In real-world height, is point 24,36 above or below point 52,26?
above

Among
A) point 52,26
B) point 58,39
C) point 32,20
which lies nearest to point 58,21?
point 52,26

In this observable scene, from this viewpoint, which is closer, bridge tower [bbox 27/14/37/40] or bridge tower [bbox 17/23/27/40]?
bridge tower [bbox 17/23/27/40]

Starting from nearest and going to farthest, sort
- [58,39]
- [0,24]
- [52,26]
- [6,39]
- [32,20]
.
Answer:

--

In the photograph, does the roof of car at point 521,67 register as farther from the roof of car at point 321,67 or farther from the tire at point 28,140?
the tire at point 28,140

--

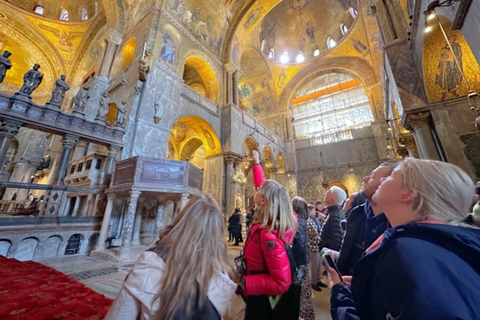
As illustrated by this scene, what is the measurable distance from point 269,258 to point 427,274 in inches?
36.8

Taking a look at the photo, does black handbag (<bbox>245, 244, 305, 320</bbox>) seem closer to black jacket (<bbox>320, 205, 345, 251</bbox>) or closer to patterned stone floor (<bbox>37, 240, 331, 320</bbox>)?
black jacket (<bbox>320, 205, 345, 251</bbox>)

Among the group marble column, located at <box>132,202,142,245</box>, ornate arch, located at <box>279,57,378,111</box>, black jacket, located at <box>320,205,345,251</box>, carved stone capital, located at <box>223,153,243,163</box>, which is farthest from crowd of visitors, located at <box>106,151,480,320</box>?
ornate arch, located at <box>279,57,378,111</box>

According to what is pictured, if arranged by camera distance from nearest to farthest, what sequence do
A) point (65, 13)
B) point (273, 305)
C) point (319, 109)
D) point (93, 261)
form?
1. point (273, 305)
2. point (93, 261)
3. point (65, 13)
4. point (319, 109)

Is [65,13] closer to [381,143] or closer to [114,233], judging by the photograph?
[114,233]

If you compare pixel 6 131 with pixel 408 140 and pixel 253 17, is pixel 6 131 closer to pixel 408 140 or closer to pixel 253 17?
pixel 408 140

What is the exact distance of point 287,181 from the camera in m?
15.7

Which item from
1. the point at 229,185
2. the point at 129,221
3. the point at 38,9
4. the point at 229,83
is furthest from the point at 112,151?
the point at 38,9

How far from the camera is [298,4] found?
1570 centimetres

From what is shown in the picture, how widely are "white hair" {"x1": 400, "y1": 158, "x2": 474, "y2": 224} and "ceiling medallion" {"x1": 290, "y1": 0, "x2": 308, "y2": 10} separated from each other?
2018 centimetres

**Work to do**
Copy the lines from the one containing "How far from the camera is [298,4] found?" through the one containing "2018 centimetres", inclusive, reproducing them word for word.

**Result for this exercise**
How far from the camera is [298,4] found?
1570 centimetres

From what is shown in the picture, how widely are "white hair" {"x1": 400, "y1": 158, "x2": 474, "y2": 224} and "ceiling medallion" {"x1": 290, "y1": 0, "x2": 308, "y2": 10} separated from each other?
2018 centimetres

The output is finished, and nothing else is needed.